ASSIGNED TASK: For the entries below, report every line that includes the word "STEP".
━━━━━ RECORDS PROVIDED ━━━━━
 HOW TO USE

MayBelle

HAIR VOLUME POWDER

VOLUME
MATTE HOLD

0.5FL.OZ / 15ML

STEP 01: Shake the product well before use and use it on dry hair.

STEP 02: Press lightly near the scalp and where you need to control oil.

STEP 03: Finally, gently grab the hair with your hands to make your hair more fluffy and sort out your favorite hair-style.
━━━━━
━━━━━ RECORDS PROVIDED ━━━━━
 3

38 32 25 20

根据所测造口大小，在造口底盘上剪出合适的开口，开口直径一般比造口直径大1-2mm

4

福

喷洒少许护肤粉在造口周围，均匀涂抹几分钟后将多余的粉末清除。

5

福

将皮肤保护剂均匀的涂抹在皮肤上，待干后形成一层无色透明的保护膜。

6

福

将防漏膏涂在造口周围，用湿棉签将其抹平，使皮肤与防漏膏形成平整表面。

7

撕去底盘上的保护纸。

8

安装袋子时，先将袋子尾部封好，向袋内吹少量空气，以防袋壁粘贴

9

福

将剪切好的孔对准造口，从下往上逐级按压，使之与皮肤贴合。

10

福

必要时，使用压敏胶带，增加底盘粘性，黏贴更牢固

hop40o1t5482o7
━━━━━
ANSWER SECTION:
STEP 01: Shake the product well before use and use it on dry hair.
STEP 02: Press lightly near the scalp and where you need to control oil.
STEP 03: Finally, gently grab the hair with your hands to make your hair more fluffy and sort out your favorite hair-style.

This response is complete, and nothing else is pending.